** start Source extract **

Out of 435 people who joined the consultation, 272 people told the council they were not keen on the trial and said they were concerned about accidents.

Analysing the consultation, the council said: “Public opinion of e-scooters is currently largely based on illegal privately-owned vehicles that can in some cases be ridden in a dangerous manner and can potentially be used for criminal activity.”

Seventy-one per cent said if the trial went ahead they supported the use of designated bays, with 60 per cent backing the use of cycleways and cycle tracks in Camden.

Most of them liked the idea of no-go zones and over half rejected the idea of e-scooters going both directions on one-way streets.

The council plans to make all of its parks no-go zones to prevent rental e-scooters from accessing them.  There will also be no-go zones in  market streets and Healthy School Streets because people are likely to be walking in the carriageway.

** end Source extract **
** start Data to process **

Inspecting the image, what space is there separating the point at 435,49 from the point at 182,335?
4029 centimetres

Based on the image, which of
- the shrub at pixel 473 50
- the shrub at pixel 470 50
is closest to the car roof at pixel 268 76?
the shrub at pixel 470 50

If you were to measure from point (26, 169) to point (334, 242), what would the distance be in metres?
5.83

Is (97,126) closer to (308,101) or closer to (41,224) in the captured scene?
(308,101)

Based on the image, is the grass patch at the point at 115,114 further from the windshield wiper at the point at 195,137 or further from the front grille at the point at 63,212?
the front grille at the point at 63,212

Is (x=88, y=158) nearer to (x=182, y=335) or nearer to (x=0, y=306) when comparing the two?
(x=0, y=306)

** end Data to process **

**What is asked:**
A: Rewrite all the spatial reasoning records, swapping "Based on the image" for "Judging from the scene" wherever it occurs and keeping every other part of the records the same.
B: Continue the text on the Camden e-scooter trial consultation, starting after its last sentence.

**Final results:**
A:
Inspecting the image, what space is there separating the point at 435,49 from the point at 182,335?
4029 centimetres

Judging from the scene, which of
- the shrub at pixel 473 50
- the shrub at pixel 470 50
is closest to the car roof at pixel 268 76?
the shrub at pixel 470 50

If you were to measure from point (26, 169) to point (334, 242), what would the distance be in metres?
5.83

Is (97,126) closer to (308,101) or closer to (41,224) in the captured scene?
(308,101)

Judging from the scene, is the grass patch at the point at 115,114 further from the windshield wiper at the point at 195,137 or further from the front grille at the point at 63,212?
the front grille at the point at 63,212

Is (x=88, y=158) nearer to (x=182, y=335) or nearer to (x=0, y=306) when comparing the two?
(x=0, y=306)

B:
The e-scooters can only be parked in designated places and cannot be ridden in certain no-go areas, where they automatically stop. They slow to eight miles per hour in go-slow areas.

Their top speed is limited to  12.5mph and the e-scooters can only be ridden in the participating boroughs.

Rental ranges from £3.25 to £3.40 for a 15-minute ride.

Since the trial in London started, people have taken to the streets 165,000 times and the average trip is 22 mins, covering 2.8km.